### Given request
Write out each line that follows exactly as it stands, without the pictures.

-------- The input --------

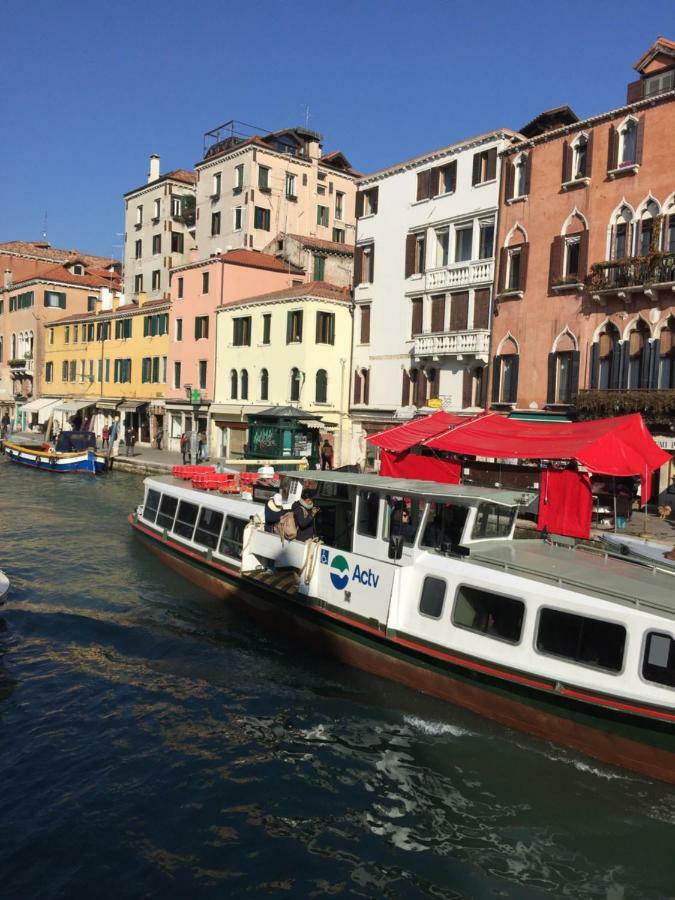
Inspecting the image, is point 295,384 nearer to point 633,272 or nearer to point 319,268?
point 319,268

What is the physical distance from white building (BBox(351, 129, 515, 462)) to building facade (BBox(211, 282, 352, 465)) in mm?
921

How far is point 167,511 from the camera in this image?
61.3ft

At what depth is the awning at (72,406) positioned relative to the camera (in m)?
55.0

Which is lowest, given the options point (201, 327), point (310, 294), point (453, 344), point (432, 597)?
point (432, 597)

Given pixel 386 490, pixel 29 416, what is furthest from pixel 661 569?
pixel 29 416

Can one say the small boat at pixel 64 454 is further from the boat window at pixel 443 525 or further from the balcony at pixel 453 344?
the boat window at pixel 443 525

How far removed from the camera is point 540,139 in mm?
27969

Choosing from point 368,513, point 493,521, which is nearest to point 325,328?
point 368,513

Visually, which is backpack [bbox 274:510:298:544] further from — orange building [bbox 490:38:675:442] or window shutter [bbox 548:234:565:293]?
window shutter [bbox 548:234:565:293]

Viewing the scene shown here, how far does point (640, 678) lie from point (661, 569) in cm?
227

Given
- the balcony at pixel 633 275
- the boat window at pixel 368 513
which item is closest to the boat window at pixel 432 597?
the boat window at pixel 368 513

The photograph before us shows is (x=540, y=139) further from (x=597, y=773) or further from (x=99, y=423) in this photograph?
(x=99, y=423)

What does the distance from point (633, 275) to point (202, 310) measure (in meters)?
27.0

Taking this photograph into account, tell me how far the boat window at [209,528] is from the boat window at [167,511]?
1.65m
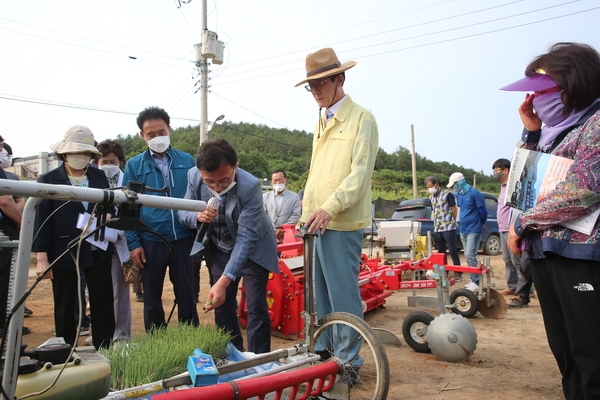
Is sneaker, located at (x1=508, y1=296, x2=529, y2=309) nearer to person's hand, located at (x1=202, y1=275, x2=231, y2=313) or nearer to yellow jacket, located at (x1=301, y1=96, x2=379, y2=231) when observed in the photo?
yellow jacket, located at (x1=301, y1=96, x2=379, y2=231)

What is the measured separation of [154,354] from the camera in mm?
2639

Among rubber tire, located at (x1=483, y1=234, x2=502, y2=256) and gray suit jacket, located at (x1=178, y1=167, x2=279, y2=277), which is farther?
rubber tire, located at (x1=483, y1=234, x2=502, y2=256)

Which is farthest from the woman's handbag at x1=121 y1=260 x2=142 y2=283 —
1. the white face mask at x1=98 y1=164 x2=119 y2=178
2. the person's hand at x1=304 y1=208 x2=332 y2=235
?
the person's hand at x1=304 y1=208 x2=332 y2=235

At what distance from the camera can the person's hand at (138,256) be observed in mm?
3615

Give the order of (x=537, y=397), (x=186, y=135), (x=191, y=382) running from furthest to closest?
(x=186, y=135), (x=537, y=397), (x=191, y=382)

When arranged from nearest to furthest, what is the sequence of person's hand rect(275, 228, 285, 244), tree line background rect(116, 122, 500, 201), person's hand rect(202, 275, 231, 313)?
person's hand rect(202, 275, 231, 313) → person's hand rect(275, 228, 285, 244) → tree line background rect(116, 122, 500, 201)

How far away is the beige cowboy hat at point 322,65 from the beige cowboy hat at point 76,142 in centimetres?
166

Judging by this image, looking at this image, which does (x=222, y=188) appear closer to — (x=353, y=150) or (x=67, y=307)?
(x=353, y=150)

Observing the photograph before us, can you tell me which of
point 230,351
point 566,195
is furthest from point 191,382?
point 566,195

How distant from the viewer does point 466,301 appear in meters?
5.86

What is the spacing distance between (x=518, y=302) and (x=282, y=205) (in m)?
3.57

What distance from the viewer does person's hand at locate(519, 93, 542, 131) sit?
246 centimetres

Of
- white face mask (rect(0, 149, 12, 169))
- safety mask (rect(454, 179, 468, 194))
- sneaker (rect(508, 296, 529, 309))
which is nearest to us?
white face mask (rect(0, 149, 12, 169))

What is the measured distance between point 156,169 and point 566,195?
9.40 ft
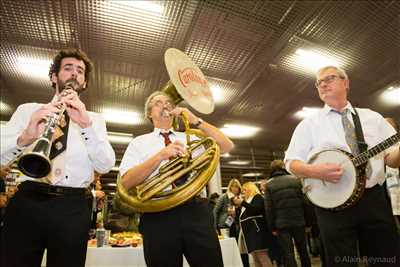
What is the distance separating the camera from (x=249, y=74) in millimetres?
5102

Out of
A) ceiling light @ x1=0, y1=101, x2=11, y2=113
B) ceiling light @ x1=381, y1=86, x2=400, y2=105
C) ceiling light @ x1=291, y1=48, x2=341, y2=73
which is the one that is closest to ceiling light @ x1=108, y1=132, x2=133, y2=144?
ceiling light @ x1=0, y1=101, x2=11, y2=113

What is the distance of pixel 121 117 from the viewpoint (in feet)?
22.5

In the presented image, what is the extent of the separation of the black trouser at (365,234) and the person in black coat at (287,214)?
7.07ft

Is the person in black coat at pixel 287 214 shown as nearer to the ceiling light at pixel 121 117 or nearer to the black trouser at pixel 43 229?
the black trouser at pixel 43 229

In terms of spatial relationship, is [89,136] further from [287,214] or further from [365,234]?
[287,214]

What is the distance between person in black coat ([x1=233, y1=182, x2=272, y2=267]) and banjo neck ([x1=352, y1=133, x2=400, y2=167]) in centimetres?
265

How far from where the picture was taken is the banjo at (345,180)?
1.67 metres

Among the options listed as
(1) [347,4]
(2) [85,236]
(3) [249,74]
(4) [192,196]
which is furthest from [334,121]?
(3) [249,74]

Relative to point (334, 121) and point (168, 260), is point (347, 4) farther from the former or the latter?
point (168, 260)

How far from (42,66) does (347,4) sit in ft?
15.4

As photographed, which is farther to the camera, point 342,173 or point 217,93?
point 217,93

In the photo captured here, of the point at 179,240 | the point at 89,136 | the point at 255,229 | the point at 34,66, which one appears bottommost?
the point at 179,240

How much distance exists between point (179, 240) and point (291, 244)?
2.78 meters

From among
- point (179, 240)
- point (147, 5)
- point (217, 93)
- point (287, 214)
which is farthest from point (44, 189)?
point (217, 93)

--------

### Correct answer
Inspecting the image, is point 295,384 nearer to point 633,272 or nearer to point 319,268?
point 319,268

What is the physical distance from white building (BBox(351, 129, 515, 462)) to building facade (BBox(211, 282, 352, 465)) in mm?
921

How far is point 167,511 from the camera in this image?
61.3ft

At what depth is the awning at (72,406) positioned relative to the camera (in m)?
55.0

Which is lowest, given the options point (201, 327), point (310, 294), point (453, 344), point (432, 597)?
point (432, 597)

Given pixel 386 490, pixel 29 416, what is furthest from pixel 661 569?
pixel 29 416

Can one say the small boat at pixel 64 454 is further from the boat window at pixel 443 525 or further from the balcony at pixel 453 344?
the boat window at pixel 443 525

How far removed from the camera is point 540,139 in mm?
27969

Choosing from point 368,513, point 493,521, which is nearest to point 325,328?
point 368,513

Visually, which is backpack [bbox 274:510:298:544] further from — orange building [bbox 490:38:675:442] or window shutter [bbox 548:234:565:293]?
window shutter [bbox 548:234:565:293]

Viewing the scene shown here, how far does point (640, 678) lie from point (661, 569) in cm?
227

Given
- the balcony at pixel 633 275
- the boat window at pixel 368 513
which item is closest to the boat window at pixel 432 597?
the boat window at pixel 368 513

The photograph before us shows is (x=540, y=139) further from (x=597, y=773) or further from (x=99, y=423) in this photograph?
(x=99, y=423)

What does the distance from point (633, 275) to point (202, 310) measure (in meters)?
27.0

Taking this photograph into account, tell me how far the boat window at [209,528] is from the boat window at [167,511]?
1.65m
Is sneaker, located at (x1=508, y1=296, x2=529, y2=309) nearer to person's hand, located at (x1=202, y1=275, x2=231, y2=313) or nearer to yellow jacket, located at (x1=301, y1=96, x2=379, y2=231) when observed in the photo?
yellow jacket, located at (x1=301, y1=96, x2=379, y2=231)

What is the measured separation of [154,354] from the camera in mm?
2639

Among rubber tire, located at (x1=483, y1=234, x2=502, y2=256) and gray suit jacket, located at (x1=178, y1=167, x2=279, y2=277), which is farther?
rubber tire, located at (x1=483, y1=234, x2=502, y2=256)

Which is farthest from the woman's handbag at x1=121 y1=260 x2=142 y2=283 —
1. the white face mask at x1=98 y1=164 x2=119 y2=178
2. the person's hand at x1=304 y1=208 x2=332 y2=235
?
the person's hand at x1=304 y1=208 x2=332 y2=235

At what distance from the camera can the person's hand at (138,256) be observed in mm?
3615

Give the order of (x=537, y=397), (x=186, y=135), (x=191, y=382) running from furthest to closest?
(x=186, y=135), (x=537, y=397), (x=191, y=382)

When arranged from nearest to furthest, what is the sequence of person's hand rect(275, 228, 285, 244), tree line background rect(116, 122, 500, 201), person's hand rect(202, 275, 231, 313)?
person's hand rect(202, 275, 231, 313) → person's hand rect(275, 228, 285, 244) → tree line background rect(116, 122, 500, 201)

How far away is the beige cowboy hat at point 322,65 from the beige cowboy hat at point 76,142 in centimetres?
166

Judging by this image, looking at this image, which does (x=222, y=188) appear closer to — (x=353, y=150) or (x=67, y=307)?
(x=353, y=150)

Observing the photograph before us, can you tell me which of
point 230,351
point 566,195
is furthest from point 191,382?
point 566,195

How distant from the viewer does point 466,301 appear in meters?
5.86

What is the spacing distance between (x=518, y=302) and (x=282, y=205) (in m)?
3.57

What distance from the viewer does person's hand at locate(519, 93, 542, 131) sit?
246 centimetres

Of
- white face mask (rect(0, 149, 12, 169))
- safety mask (rect(454, 179, 468, 194))
- sneaker (rect(508, 296, 529, 309))
which is nearest to us?
white face mask (rect(0, 149, 12, 169))

What is the measured distance between point 156,169 and point 566,195?
9.40 ft
What is the distance separating the camera from (x=249, y=74) in millimetres?
5102

Out of
A) ceiling light @ x1=0, y1=101, x2=11, y2=113
B) ceiling light @ x1=381, y1=86, x2=400, y2=105
C) ceiling light @ x1=291, y1=48, x2=341, y2=73
which is the one that is closest to ceiling light @ x1=108, y1=132, x2=133, y2=144?
ceiling light @ x1=0, y1=101, x2=11, y2=113

What is the distance of pixel 121 117 from the viewpoint (in feet)?
22.5

In the presented image, what is the extent of the separation of the black trouser at (365,234) and the person in black coat at (287,214)?
7.07ft

Is the person in black coat at pixel 287 214 shown as nearer to the ceiling light at pixel 121 117 or nearer to the black trouser at pixel 43 229?
the black trouser at pixel 43 229

In terms of spatial relationship, is [89,136] further from [287,214] or further from [365,234]?
[287,214]

What is the distance between person in black coat ([x1=233, y1=182, x2=272, y2=267]) and banjo neck ([x1=352, y1=133, x2=400, y2=167]) in centimetres?
265

How far from where the picture was taken is the banjo at (345,180)?
1.67 metres

Among the options listed as
(1) [347,4]
(2) [85,236]
(3) [249,74]
(4) [192,196]
which is furthest from [334,121]?
(3) [249,74]

Relative to point (334, 121) and point (168, 260), is point (347, 4) farther from the former or the latter?
point (168, 260)

How far from (42,66) does (347,4) sit in ft?
15.4

As photographed, which is farther to the camera, point 342,173 or point 217,93?
point 217,93

In the photo captured here, of the point at 179,240 | the point at 89,136 | the point at 255,229 | the point at 34,66, which one appears bottommost?
the point at 179,240

How much distance exists between point (179, 240) and point (291, 244)?
2.78 meters

From among
- point (179, 240)
- point (147, 5)
- point (217, 93)
- point (287, 214)
which is farthest from point (44, 189)?
point (217, 93)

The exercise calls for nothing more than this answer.